Rozkręcanie nóg po ciężkim weekendzie. Nareszcie temp. które zaczynają mi odpowiadać:) a szeroko omijana przezemnie droga na Bukowno stała się rowerową mekką. Niestarczy palców u rąk i nóg żeby policzyć wszystkich jadących tam kolarzy.
Trasa: Wisła Podmalinka – Smerkowiec (835m n.p.m.) – Przełęcz Salmopolska (934m n.p.m.) – Malinów (1114m n.p.m.) – Zielony Kopiec (1152m n.p.m.) – Gawlasi (1076m n.p.m.) – Magurka Wiślańska (1140m n.p.m.) – Barania Góra (1220m n.p.m.) – Wisła Czarne
5:00 wstaje z łóżka, pada deszcz ale się zbieram. Dzwoni Nemo, rozmawiamy chwile czy jechać w taką pogodę ale w końcu się decydujemy. Całą drogę autem pada i to konkretnie. Przyjeżdżamy na parking w Wiśle niedaleko skoczni Adama Małysza i w tym momencie deszcz ustaje.
Dosłownie za moment pokazuje się pierwszy skrawek czystego nieba i wychodzi tęcza. Wizja deszczowo-błotnej wyprawy znika, więc humory poprawiają nam się o 100%. Szybko wypakowujemy rowery i z bananem na twarzy ruszamy w góry. (foto by Nemo)
Na początek podjeżdżamy zielonym szlakiem na Smerkowiec. W tle po prawej widać skocznie.
Wyjechaliśmy dopiero kawałek pod góre, a widoki robią się już przednie. (foto by Nemo)
Po chwili gubimy szlak i tym samym fundujemy sobie pchanie rowerów pod góre, ale naszczęście niedużo.
Po odnalezieniu właściwej drogi kierujemy się na Salmopol. Tam wcinamy obiad i rozmawiamy z 60 letnimi bikerami którzy śmigają na fullach:)

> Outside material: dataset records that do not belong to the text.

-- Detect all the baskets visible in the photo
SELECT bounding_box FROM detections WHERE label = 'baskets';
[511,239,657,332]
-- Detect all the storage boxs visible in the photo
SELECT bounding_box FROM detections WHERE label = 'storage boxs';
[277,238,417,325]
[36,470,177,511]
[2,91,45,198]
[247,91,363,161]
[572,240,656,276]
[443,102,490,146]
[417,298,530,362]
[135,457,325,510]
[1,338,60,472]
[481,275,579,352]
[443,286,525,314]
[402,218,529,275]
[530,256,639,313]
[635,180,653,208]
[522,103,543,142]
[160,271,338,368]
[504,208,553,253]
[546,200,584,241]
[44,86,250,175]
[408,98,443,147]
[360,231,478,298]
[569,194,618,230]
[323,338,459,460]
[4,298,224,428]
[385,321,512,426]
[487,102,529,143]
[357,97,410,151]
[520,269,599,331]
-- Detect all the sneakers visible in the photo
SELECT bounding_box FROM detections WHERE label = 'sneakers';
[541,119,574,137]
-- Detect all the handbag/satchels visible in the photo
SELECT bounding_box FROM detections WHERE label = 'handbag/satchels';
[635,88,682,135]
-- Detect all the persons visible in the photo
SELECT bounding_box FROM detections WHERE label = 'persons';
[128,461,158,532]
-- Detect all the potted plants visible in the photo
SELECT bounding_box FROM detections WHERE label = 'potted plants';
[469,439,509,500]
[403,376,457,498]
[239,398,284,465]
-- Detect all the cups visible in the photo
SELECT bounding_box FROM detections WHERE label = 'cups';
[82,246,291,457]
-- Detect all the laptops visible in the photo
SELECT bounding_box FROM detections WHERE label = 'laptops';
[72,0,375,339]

Przed Malinowem spotykamy kolege Nema, który jedzie z nami prawie aż do Malinowej Skały, a potem odbija na Skrzyczne. (foto by Nemo)
Jeszcze zanim się rozdzieliliśmy mnie spotyka "Psssssst" (foto by Nemo)
Nemo walczy ostro ze stromym podjazdem, a w tle ścieżka którą przed chwilą jechaliśmy.
Ostatni podjazd pod Baranią, który bardzo mi się podobał, bo prawie w całości można pokonać go w siodle. (foto by Nemo)
I oto cel naszej wyprawy, widok z platformy na Baraniej Górze.
Tego dnia Nemo zrobił mi dużo fajnych zdjęć. (foto by Nemo)
Co on tam robi przy tym drzewie?
I wszystko jasne, podziwia widok na Tatry:) (foto by Nemo)
Teraz pozostał już tylko zjazd bardzo trudnym niebieskim szlakiem do Wisły, na którym moja rama wyginała się na boki jak z plasteliny. (foto by Nemo)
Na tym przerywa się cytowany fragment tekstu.